Description russellr 2009-07-06 08:31:22 UTC
Hi,

Machine is a dv6-1160tx.

I've attached the acpidump.out for this machine.

The fan goes from silent to very loud for no apparent reason and spends quite a lot of time at very loud when the temperature on both cores is < 50 degrees C.

If I force the temperature up using a CPU hogger, the fan goes on and stays on until I lower the temperature.  That's good!

What's not good is that this damned laptop spends way too much time sounding like a jet engine.
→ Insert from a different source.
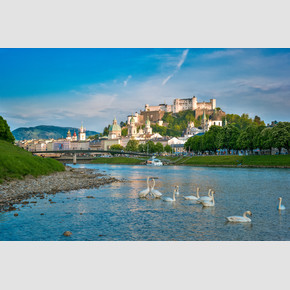 Salzach with swans and the historical old city with Hohensalzburg fortress | © Tourismus Salzburg, Foto: Breitegger Günter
Kernel is 2.6.29.5-191 (Fedora 11).

I've tried adding a custom DSDT but it won't "take".  I'll report this as another bug.

regards,
RR
Comment 1 russellr 2009-07-06 08:49:54 UTC
DSDT bug: http://bugzilla.kernel.org/show_bug.cgi?id=13719
Comment 2 ykzhao 2009-07-06 09:38:31 UTC
Will you please attach the output of acpidump?
   Thanks.
Comment 3 russellr 2009-07-06 12:26:31 UTC
Created attachment 22232 [details]
acpidump from dv6-1160tx

Attached as requested
Comment 4 ykzhao 2009-07-07 00:56:54 UTC
Hi, Russellr
    From the acpidump it seems that there is no ACPI FAN device. In such case the FAN is not controlled by OS. Maybe it is controlled by BIOS. And we can do nothing to fix it.
 
    Thanks.
Comment 5 ykzhao 2009-07-07 00:58:11 UTC
As there is no ACPI fan device, it can't be controlled by OS. So this is not a ACPI bug. Instead it is a BIOS bug.
    This bug will be rejected.

Thanks.
Comment 6 russellr 2009-07-07 08:56:46 UTC
Hi,

Thanks for looking.

I've been scouring the DSDT and adding debug to try to figure this out.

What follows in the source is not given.